A Óscar Huerta le han apodado El Ruedas Mágicas y La Avalancha Diabólica. Hasta hace unos años se desplazaba en una patineta, pues sus piernas no cuentan con fuerza motriz debido a un accidente que tuvo cuando niño y a las múltiples veces que lo han atropellado. Nació en la calle de Tenochtitlán, en Tepito. Se escapó de casa a los 10 años, luego de sufrir violencia familiar.
—Toda mi vida he estado en la calle. Vendo dulces, sé dibujar, fui entrenador… Pero, también, agarré la porquería: chochos, activo, alcohol, piedra. Me sentía derrotado. Empecé a vivir gachamente. Pisé fondo y caí en la cárcel. Al salir dije: “No, ya, es hasta aquí”, y me empecé a ordenar, a bañar, a quitarme de los vicios. Ahora trabajo, tengo mi puestecito de chácharas, aunque he tenido problemas con lo del cobro de piso.

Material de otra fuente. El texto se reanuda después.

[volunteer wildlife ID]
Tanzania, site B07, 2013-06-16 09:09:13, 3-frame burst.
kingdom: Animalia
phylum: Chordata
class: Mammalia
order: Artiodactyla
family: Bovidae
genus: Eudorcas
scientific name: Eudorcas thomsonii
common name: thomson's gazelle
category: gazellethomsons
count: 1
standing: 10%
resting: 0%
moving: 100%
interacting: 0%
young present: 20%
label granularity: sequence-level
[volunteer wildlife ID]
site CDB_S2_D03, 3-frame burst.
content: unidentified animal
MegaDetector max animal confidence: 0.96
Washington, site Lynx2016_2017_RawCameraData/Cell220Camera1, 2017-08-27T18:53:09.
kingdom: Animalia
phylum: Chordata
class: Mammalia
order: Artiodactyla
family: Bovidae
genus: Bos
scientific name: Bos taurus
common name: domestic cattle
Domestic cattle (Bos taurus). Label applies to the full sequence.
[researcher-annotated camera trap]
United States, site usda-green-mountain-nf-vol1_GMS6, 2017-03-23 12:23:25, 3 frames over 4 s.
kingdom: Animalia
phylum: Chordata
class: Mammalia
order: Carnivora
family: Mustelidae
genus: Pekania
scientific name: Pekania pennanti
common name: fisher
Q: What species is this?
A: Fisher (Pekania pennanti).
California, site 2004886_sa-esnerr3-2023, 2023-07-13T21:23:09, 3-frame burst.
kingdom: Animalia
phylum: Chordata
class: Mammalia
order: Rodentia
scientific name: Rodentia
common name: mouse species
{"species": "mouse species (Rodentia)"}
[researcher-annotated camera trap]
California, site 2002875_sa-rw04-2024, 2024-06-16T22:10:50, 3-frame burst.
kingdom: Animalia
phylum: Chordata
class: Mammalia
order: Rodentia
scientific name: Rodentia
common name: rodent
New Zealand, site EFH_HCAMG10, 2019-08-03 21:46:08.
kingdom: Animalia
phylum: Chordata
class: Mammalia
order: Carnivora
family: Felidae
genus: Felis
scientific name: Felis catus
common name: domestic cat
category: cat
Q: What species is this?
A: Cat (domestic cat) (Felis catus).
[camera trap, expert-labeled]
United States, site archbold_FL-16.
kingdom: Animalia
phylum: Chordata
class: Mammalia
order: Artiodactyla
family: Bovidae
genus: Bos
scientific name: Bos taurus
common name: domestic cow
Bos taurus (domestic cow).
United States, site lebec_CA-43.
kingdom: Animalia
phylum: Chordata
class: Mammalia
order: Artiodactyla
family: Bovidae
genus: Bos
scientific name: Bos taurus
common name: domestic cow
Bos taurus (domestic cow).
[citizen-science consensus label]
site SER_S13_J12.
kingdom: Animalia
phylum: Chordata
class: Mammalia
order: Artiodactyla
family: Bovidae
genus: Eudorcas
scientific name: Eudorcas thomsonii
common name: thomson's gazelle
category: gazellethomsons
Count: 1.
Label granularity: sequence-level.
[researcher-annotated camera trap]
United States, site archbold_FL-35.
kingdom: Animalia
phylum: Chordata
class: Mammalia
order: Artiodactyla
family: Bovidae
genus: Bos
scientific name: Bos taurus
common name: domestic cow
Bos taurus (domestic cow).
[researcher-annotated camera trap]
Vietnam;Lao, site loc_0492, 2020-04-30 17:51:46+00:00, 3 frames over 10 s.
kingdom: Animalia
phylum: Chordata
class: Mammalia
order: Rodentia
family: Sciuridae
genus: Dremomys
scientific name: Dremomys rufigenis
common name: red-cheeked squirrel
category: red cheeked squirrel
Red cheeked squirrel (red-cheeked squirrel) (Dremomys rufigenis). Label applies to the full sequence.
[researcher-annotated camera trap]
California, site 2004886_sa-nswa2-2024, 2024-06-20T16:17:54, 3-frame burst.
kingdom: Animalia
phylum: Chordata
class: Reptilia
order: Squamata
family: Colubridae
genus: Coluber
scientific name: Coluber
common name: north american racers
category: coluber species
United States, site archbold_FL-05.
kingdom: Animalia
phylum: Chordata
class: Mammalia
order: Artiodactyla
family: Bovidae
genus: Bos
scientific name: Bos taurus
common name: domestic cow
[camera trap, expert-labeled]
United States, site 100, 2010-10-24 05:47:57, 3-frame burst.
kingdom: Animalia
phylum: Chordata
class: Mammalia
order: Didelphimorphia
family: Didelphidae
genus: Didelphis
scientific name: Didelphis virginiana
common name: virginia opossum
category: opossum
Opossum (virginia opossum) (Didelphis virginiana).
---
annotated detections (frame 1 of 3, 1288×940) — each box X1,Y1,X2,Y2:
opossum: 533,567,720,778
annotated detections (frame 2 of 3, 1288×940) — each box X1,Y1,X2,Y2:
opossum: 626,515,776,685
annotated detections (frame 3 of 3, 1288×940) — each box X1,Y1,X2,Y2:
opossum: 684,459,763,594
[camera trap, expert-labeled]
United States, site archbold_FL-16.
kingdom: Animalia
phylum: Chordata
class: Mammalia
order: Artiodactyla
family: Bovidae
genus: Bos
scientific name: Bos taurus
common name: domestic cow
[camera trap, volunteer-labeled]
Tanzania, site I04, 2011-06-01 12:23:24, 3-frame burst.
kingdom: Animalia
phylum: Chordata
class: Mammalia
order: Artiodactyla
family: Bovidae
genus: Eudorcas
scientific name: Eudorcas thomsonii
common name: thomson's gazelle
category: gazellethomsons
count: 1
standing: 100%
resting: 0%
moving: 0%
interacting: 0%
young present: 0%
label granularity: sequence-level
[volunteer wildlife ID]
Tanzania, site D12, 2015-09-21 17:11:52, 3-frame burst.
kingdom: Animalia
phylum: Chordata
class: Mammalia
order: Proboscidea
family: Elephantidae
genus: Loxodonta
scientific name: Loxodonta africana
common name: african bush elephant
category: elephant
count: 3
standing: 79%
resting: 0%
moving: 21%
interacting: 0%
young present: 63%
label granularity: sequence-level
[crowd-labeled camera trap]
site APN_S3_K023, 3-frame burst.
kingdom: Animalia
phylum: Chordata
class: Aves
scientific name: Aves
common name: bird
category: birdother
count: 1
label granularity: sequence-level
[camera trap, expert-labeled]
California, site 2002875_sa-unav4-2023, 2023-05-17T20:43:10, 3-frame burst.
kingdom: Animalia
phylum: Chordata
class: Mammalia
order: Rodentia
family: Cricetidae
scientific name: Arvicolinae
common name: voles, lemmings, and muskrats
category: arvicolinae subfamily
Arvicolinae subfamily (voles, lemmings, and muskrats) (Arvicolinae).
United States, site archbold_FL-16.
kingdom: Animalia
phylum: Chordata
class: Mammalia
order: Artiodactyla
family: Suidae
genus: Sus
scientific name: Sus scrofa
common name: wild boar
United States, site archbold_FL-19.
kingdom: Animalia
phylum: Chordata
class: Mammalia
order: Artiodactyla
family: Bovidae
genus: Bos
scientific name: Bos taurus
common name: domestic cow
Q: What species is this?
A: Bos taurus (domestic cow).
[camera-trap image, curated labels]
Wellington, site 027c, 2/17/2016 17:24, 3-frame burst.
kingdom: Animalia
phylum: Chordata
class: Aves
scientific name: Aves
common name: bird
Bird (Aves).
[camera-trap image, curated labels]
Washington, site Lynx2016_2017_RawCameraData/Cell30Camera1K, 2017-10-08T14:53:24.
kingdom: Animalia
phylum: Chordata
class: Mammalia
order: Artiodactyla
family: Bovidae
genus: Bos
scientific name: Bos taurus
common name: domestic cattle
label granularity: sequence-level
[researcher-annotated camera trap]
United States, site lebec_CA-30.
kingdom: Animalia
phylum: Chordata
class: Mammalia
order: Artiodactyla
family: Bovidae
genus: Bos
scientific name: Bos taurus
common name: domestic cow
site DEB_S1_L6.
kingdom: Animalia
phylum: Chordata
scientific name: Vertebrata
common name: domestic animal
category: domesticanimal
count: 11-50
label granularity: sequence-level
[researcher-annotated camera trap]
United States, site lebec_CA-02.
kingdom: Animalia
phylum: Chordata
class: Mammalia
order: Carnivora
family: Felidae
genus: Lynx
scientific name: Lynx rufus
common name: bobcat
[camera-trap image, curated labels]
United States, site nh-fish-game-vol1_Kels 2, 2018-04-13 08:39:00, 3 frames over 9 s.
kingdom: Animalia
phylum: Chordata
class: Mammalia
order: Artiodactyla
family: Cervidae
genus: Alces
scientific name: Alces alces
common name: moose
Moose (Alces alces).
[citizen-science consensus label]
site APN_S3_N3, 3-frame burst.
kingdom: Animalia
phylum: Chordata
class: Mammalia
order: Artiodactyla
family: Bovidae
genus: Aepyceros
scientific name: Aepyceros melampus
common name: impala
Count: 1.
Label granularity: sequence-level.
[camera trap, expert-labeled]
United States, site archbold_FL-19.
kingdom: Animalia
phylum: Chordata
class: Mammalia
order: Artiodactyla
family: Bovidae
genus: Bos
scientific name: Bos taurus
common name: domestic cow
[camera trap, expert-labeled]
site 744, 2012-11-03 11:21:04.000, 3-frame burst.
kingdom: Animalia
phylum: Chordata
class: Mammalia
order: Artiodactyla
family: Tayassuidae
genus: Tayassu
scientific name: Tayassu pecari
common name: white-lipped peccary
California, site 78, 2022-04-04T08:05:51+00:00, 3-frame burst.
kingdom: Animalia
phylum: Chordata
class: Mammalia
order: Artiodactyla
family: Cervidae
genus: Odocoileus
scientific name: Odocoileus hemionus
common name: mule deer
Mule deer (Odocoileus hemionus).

Me golpearon con un bat. Me he tenido que hacer valer yo mismo. La verdad, aún me doy un toque, pero ya muy relajado.
Las historias que se cuentan en la Plaza de la Soledad son como episodios de una extraña tragedia urbana, donde los milagros brillan por su ausencia. Sin embargo, hoy, último lunes de abril, las puertas abiertas de La Carpa representan un pequeño oasis. La gente llega a bañarse, a lavar su ropa, a compartir la cábula cordial.
—Antes de la pandemia, acá, se festejaban los cumpleaños. Se hacía la coperacha y los encargados les hacían su pastel —recuerda Luis—. Se cerraban las puertas, ponían un poco de música y todos adentro.
La misión continúa cada lunes, cada jueves, algunos martes. A pesar de la frustración, el equipo de La Carpa imagina la posibilidad de que el proyecto se multiplique por toda la ciudad.
“Si esto ha dado algunos resultados para las personas más pobres, ni modo de no tratar de compartirlo”, sonríe Benito Azcano mientras observa cómo la quietud y el silencio se fermentan bajo el sol de un mediodía más en la Plaza de La Soledad.